**Ziel der Aufgabe**
Beantworte anhand des Textes über Polivy die folgenden drei Fragen.
1. Welchen Hemmstoff enthält Polivy?
2. Woraus bestehen Immunkonjugate?
3. Wie werden diese Fusionsmoleküle auch bezeichnet?

**Dokumentauszug**
==*==

Neues Chemotherapeutikum

Roche: Polivy bei B-Zell-Lymphom Alexandra Negt, 14.02.2020 15:15 Uhr

Polivy ist ein neues Chemotherapeutikum zur Behandlung des großzelligen B-Zell-Lymphoms. Es ist das erste Chemotherapeutikum für Patienten, die nicht auf eine Stammzelltransplantation ansprechen. Foto: David A. Litman/ Shutterstock.com
Berlin - 

Ab Februar steht Patienten mit rezidivierendem oder refraktärem diffusen großzelligem B-Zell-Lymphom (DLBCL) eine neue Therapieoption zu Verfügung: Polivy enthält einen Mitosehemmstoff und ist das erste Chemotherapeutikum für Patienten, die auf eine hämatopoetische Stammzelltransplantation nicht ansprechen.

Kombinierter Wirkstoff – Immunkonjugat

Bei dem Wirkstoff handelt es sich um ein Immunkonjugat, das zur Therapie von Lymphomen eingesetzt wird. Immunkonjugate sind Fusionsmoleküle, bestehend aus einem Antikörper oder einem Antikörperfragment, welches über eine kovalente Bindung mit einem zweiten Molekül verbunden ist. Durch diese Kombination können bestimmte Zielstrukturen, darunter Tumorzellen, angesteuert werden. Die zytotoxische Wirkung entfaltet sich erst nach Andocken an die Tumorzelle – die Wirkung ist gezielter, die Nebenwirkungen geringer. Diese Fusionsmoleküle werden auch als Chemoimmunkonjugat oder bewaffnete Antikörper bezeichnet.

==*==

**Extrahierte Zeilen**

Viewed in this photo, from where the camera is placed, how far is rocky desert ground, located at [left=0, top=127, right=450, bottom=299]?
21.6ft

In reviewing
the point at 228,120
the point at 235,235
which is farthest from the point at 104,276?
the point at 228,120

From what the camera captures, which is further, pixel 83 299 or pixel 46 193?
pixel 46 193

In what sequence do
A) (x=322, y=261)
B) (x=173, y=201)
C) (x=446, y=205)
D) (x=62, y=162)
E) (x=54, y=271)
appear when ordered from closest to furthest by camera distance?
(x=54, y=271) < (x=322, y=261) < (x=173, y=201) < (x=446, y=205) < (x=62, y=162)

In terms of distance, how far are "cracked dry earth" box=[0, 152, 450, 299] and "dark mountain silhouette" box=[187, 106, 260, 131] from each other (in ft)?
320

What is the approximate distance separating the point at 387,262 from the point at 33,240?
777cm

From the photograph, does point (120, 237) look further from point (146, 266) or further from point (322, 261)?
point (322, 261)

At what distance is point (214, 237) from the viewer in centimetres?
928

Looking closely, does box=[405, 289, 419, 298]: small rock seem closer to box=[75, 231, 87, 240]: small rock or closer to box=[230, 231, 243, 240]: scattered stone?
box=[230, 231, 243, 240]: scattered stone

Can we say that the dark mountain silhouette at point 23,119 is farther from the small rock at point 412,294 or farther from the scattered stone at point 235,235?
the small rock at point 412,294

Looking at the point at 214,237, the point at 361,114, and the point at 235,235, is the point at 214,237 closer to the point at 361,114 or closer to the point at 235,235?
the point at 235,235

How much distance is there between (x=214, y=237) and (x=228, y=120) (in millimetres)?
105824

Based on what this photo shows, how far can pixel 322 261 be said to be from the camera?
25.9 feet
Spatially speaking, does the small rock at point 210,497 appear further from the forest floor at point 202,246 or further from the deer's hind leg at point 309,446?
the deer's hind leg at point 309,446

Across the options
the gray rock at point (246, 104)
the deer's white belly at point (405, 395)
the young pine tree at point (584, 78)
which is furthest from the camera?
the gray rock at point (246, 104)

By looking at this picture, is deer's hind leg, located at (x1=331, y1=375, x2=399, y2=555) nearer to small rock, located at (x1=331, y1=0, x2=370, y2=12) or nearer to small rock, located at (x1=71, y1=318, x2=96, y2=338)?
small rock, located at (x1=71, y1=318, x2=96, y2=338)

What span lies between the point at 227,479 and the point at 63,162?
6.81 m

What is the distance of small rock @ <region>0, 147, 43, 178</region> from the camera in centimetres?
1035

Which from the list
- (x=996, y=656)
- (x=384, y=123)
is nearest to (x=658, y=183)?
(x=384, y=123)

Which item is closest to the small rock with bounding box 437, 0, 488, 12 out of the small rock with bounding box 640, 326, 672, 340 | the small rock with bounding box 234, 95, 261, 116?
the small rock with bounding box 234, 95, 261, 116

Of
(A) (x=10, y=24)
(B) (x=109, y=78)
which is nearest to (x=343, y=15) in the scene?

==*==

**Lösung der Aufgabe**
1. Einen Mitosehemmstoff.
2. Aus einem Antikörper oder einem Antikörperfragment, das über eine kovalente Bindung mit einem zweiten Molekül verbunden ist.
3. Als Chemoimmunkonjugat oder bewaffnete Antikörper.